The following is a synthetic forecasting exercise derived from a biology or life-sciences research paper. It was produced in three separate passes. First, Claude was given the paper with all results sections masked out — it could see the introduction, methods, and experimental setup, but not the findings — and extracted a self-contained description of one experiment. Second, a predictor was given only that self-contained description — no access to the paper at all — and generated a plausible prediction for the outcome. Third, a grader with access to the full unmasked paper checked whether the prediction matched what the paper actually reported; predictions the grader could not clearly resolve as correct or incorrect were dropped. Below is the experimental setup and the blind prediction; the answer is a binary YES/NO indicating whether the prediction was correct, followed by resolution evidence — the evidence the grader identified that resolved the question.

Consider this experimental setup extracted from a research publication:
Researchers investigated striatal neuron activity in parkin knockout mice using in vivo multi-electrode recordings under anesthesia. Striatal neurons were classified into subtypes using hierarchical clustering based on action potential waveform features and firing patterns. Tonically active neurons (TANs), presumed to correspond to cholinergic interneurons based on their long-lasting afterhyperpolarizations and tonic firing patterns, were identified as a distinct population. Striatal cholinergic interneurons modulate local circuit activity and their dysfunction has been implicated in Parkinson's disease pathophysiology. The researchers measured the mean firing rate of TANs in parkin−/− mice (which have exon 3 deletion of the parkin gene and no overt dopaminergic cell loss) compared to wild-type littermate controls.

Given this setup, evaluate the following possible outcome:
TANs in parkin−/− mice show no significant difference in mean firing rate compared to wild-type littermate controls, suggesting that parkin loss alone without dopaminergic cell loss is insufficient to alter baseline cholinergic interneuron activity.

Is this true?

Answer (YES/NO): NO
____________________
▶ What needs to be done:
Please write out each entry shown above exactly as given.

▶ Result of the task:
The following is a synthetic forecasting exercise derived from a biology or life-sciences research paper. It was produced in three separate passes. First, Claude was given the paper with all results sections masked out — it could see the introduction, methods, and experimental setup, but not the findings — and extracted a self-contained description of one experiment. Second, a predictor was given only that self-contained description — no access to the paper at all — and generated a plausible prediction for the outcome. Third, a grader with access to the full unmasked paper checked whether the prediction matched what the paper actually reported; predictions the grader could not clearly resolve as correct or incorrect were dropped. Below is the experimental setup and the blind prediction; the answer is a binary YES/NO indicating whether the prediction was correct, followed by resolution evidence — the evidence the grader identified that resolved the question.

Consider this experimental setup extracted from a research publication:
Researchers investigated striatal neuron activity in parkin knockout mice using in vivo multi-electrode recordings under anesthesia. Striatal neurons were classified into subtypes using hierarchical clustering based on action potential waveform features and firing patterns. Tonically active neurons (TANs), presumed to correspond to cholinergic interneurons based on their long-lasting afterhyperpolarizations and tonic firing patterns, were identified as a distinct population. Striatal cholinergic interneurons modulate local circuit activity and their dysfunction has been implicated in Parkinson's disease pathophysiology. The researchers measured the mean firing rate of TANs in parkin−/− mice (which have exon 3 deletion of the parkin gene and no overt dopaminergic cell loss) compared to wild-type littermate controls.

Given this setup, evaluate the following possible outcome:
TANs in parkin−/− mice show no significant difference in mean firing rate compared to wild-type littermate controls, suggesting that parkin loss alone without dopaminergic cell loss is insufficient to alter baseline cholinergic interneuron activity.

Is this true?

Answer (YES/NO): NO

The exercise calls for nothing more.